Clin Chem. 2021 Jan 8;67(1):131-142. doi: 10.1093/clinchem/hvaa275.
BACKGROUND: Inflammation links to atherosclerosis and its complications in various experimental investigations. Animal studies have implicated numerous inflammatory mediators in the initiation and complication of atherosclerosis. Numerous studies in humans have shown associations of biomarkers of inflammation with cardiovascular events provoked by atheromata. Inflammatory status, determined by the biomarker C-reactive protein, can guide the allocation of statin therapy to individuals without elevated low-density lipoprotein (LDL) concentrations to prevent first ever adverse cardiovascular events. CONTENT: Until recently, no direct evidence has shown that an intervention that selectively limits inflammation can improve outcomes in patients with atherosclerosis. A recent study, based on decades of preclinical investigation, treated patients who had sustained a myocardial infarction and whose LDL was well-controlled on statin treatment with an antibody that neutralizes interleukin-1 beta. This trial, conducted in over 10 000 individuals, showed a reduction in major adverse cardiac events, establishing for the first time the clinical efficacy of an anti-inflammatory intervention in atherosclerosis. Two large subsequent studies have shown that colchicine treatment can also prevent recurrent events in patients recovering from an acute coronary syndrome or in the stable phase of coronary artery disease. These clinical trials have transformed inflammation in atherosclerosis from theory to practice. SUMMARY: Much work remains to optimize further anti-inflammatory interventions, minimize unwanted actions, and refine patient selection.
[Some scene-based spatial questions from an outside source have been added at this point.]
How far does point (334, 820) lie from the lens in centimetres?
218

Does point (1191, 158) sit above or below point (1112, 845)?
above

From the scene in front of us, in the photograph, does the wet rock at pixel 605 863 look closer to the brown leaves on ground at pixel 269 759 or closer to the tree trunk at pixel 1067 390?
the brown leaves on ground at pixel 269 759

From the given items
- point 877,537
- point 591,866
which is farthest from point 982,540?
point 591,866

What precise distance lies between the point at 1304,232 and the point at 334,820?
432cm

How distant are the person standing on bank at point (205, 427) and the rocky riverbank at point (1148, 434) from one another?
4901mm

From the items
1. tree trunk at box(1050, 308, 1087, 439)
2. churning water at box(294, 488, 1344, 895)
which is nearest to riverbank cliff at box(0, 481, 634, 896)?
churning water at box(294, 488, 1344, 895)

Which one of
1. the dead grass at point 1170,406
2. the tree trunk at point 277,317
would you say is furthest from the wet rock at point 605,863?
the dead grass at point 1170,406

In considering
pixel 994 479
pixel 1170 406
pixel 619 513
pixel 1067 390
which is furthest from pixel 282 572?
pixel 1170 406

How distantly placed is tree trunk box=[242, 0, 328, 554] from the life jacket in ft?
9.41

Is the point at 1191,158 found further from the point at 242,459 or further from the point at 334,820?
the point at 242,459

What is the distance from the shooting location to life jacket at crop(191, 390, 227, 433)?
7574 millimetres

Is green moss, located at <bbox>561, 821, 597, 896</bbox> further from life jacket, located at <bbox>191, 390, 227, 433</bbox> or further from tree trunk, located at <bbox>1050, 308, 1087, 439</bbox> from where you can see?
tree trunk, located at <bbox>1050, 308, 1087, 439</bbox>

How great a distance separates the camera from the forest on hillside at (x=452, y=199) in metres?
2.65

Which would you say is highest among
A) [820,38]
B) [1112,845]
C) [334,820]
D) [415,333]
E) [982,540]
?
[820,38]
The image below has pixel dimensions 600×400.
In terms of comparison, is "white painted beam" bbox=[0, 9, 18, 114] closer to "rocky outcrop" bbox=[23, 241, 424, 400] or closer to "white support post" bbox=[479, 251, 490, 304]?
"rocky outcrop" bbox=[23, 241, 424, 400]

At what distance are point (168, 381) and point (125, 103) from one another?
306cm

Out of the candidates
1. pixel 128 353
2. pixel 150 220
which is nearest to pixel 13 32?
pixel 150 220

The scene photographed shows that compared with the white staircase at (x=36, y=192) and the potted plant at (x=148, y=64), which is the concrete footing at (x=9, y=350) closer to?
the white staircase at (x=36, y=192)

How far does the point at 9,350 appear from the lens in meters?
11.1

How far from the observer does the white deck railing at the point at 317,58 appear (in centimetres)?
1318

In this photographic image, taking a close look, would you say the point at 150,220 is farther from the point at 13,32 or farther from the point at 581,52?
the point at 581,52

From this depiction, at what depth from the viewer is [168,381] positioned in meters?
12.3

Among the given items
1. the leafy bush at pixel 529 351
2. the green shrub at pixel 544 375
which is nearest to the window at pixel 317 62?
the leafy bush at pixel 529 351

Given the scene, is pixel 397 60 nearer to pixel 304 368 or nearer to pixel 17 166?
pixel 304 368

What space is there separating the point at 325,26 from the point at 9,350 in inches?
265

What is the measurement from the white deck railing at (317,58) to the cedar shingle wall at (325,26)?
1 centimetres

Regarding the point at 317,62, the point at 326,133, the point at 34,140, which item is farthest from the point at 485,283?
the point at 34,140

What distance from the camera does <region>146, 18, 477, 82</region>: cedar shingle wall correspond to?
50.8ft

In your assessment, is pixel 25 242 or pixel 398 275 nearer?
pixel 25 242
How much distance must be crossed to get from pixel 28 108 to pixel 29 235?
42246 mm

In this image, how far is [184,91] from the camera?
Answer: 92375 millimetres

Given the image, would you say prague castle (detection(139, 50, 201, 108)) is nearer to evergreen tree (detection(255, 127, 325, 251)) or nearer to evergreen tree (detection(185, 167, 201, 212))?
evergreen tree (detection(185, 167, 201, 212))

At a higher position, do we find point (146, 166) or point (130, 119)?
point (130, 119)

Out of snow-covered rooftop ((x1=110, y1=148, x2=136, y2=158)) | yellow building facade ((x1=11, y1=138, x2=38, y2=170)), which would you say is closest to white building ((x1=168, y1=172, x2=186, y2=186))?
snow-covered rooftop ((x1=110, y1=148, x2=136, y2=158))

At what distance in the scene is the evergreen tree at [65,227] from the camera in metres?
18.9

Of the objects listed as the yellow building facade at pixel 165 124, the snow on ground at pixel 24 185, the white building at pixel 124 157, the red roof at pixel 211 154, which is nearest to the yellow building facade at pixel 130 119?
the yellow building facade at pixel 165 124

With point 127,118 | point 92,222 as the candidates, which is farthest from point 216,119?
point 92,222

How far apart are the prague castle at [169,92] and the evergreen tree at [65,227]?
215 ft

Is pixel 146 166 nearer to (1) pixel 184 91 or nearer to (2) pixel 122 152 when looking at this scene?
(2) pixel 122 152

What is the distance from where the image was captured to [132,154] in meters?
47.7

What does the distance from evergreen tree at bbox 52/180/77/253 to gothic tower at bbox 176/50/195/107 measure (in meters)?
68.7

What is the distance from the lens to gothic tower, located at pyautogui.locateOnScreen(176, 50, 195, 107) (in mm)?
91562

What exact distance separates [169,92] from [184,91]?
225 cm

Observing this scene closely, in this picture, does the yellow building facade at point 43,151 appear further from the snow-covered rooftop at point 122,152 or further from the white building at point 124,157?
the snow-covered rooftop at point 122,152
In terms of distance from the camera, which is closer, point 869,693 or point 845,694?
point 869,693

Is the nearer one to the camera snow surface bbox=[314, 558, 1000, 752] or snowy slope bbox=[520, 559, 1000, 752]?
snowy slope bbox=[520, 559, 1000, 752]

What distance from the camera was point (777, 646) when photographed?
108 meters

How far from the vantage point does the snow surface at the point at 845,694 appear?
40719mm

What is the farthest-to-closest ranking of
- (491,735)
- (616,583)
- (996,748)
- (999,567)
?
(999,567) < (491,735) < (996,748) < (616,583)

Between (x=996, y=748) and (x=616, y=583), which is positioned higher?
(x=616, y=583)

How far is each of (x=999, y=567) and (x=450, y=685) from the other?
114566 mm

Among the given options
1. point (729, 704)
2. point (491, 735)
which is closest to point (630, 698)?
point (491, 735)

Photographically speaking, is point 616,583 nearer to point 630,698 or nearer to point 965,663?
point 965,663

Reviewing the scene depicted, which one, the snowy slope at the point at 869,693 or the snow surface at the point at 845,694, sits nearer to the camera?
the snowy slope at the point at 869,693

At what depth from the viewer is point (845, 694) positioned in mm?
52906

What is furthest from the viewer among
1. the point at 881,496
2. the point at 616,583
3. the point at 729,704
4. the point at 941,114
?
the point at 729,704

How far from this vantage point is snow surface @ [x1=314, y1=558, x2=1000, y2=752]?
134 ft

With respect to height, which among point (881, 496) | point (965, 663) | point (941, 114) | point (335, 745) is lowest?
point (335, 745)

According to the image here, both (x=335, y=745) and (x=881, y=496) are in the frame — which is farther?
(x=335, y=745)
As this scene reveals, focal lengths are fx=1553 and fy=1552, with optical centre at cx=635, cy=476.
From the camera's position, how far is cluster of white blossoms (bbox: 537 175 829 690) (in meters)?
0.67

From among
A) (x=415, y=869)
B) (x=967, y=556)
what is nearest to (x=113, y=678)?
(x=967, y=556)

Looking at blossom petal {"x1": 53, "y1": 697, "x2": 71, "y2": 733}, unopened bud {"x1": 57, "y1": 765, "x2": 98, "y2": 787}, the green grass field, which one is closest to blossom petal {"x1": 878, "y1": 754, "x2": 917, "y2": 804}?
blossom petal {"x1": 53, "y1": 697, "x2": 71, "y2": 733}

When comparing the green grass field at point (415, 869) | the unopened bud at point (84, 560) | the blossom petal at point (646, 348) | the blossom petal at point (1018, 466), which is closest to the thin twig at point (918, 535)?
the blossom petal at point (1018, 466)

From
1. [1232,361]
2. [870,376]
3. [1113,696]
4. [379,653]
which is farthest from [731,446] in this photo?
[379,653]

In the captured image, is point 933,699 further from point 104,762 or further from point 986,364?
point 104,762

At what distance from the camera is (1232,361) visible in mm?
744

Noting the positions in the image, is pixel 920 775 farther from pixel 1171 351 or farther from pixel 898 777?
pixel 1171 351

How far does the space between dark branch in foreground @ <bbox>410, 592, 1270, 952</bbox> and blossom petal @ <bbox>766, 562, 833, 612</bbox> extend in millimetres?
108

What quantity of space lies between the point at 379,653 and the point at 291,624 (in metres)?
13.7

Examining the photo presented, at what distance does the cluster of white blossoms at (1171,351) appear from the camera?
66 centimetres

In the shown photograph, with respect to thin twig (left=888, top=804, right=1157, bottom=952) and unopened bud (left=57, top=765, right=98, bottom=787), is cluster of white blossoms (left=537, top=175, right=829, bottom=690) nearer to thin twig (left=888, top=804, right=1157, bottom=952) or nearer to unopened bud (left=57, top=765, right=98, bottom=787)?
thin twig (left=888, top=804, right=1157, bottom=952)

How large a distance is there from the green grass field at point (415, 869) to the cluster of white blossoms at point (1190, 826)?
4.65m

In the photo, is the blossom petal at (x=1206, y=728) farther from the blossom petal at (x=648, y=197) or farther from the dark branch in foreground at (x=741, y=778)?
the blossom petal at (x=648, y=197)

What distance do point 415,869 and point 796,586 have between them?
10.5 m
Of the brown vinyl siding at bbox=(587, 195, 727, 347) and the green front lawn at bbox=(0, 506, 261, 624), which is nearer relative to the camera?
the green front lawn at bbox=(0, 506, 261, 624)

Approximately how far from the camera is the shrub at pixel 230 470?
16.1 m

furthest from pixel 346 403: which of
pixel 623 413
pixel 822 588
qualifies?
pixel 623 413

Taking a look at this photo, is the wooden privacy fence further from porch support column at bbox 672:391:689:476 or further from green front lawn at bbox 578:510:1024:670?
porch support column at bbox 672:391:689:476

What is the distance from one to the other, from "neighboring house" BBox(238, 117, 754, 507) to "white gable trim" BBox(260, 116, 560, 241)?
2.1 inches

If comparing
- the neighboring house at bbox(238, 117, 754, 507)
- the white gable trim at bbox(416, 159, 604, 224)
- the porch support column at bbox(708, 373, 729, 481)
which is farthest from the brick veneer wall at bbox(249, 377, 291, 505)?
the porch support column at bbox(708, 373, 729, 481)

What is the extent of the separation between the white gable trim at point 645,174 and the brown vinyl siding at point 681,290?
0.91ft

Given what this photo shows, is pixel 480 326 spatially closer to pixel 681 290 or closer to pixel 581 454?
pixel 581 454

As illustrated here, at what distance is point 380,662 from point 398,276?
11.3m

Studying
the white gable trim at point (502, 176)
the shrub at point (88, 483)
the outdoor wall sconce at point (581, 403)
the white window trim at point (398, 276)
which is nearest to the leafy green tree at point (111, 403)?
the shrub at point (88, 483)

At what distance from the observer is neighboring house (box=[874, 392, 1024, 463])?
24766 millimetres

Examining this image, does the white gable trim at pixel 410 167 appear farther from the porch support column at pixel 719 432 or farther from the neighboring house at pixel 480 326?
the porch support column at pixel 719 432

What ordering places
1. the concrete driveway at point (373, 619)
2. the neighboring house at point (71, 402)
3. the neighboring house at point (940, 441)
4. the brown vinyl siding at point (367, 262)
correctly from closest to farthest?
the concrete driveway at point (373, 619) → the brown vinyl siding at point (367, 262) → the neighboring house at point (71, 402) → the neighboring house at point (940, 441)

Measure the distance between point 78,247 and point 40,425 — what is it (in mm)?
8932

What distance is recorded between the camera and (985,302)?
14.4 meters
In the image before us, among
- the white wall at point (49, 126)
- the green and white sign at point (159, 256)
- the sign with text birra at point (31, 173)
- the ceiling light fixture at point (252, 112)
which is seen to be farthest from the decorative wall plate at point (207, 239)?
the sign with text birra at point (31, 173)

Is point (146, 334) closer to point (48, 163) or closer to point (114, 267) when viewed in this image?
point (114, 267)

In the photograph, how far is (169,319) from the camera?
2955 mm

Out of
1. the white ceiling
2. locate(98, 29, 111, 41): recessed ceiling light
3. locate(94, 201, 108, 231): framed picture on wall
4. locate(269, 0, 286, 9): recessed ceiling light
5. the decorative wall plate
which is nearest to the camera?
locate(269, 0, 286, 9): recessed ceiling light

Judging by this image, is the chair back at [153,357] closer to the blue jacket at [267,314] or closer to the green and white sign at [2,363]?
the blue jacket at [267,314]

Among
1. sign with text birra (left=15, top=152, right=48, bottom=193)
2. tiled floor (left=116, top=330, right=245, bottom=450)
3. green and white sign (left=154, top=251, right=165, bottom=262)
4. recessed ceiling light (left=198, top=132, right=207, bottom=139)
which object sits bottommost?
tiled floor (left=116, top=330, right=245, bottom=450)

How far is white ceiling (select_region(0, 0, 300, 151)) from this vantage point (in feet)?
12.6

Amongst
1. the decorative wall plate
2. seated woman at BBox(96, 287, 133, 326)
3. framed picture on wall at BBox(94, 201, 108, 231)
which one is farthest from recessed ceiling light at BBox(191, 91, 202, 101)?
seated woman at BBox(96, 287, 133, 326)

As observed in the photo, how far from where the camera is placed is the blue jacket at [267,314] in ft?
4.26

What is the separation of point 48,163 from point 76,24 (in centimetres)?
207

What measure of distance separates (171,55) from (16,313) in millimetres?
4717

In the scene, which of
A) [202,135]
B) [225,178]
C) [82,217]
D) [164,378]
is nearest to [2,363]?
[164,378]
This long road from discovery in the laboratory to successful clinical trials represents a victory for medical science, and opens a new avenue to reducing the risk that remains despite current treatments for atherosclerosis.
背景:在各种实验研究中,炎症与动脉粥样硬化及其并发症有关。动物研究表明,许多炎症介质参与了动脉粥样硬化的发生和并发症。许多人类研究表明,炎症标志物与动脉粥样硬化引起的心血管事件之间存在关联。炎症状态由生物标志物 C 反应蛋白确定,可以指导他汀类药物治疗的分配,无需升高低密度脂蛋白(LDL)浓度,以预防首次不良心血管事件。
内容:直到最近,还没有直接证据表明,选择性限制炎症的干预措施可以改善动脉粥样硬化患者的结局。最近的一项研究基于数十年的临床前研究,对发生心肌梗死且 LDL 在他汀类药物治疗下得到良好控制的患者使用一种中和白细胞介素-1β的抗体进行治疗。这项在超过 10000 名患者中进行的试验显示,主要不良心脏事件减少,首次确立了抗炎干预在动脉粥样硬化中的临床疗效。随后的两项大型研究表明,秋水仙碱治疗也可以预防急性冠脉综合征或冠状动脉疾病稳定期患者的复发事件。这些临床试验将动脉粥样硬化中的炎症从理论转化为实践。
总结:仍有许多工作需要进一步优化抗炎干预措施,减少不必要的作用,并完善患者选择。从实验室的发现到成功的临床试验,这是医学科学的一次胜利,为减少尽管目前治疗动脉粥样硬化仍存在的风险开辟了新途径。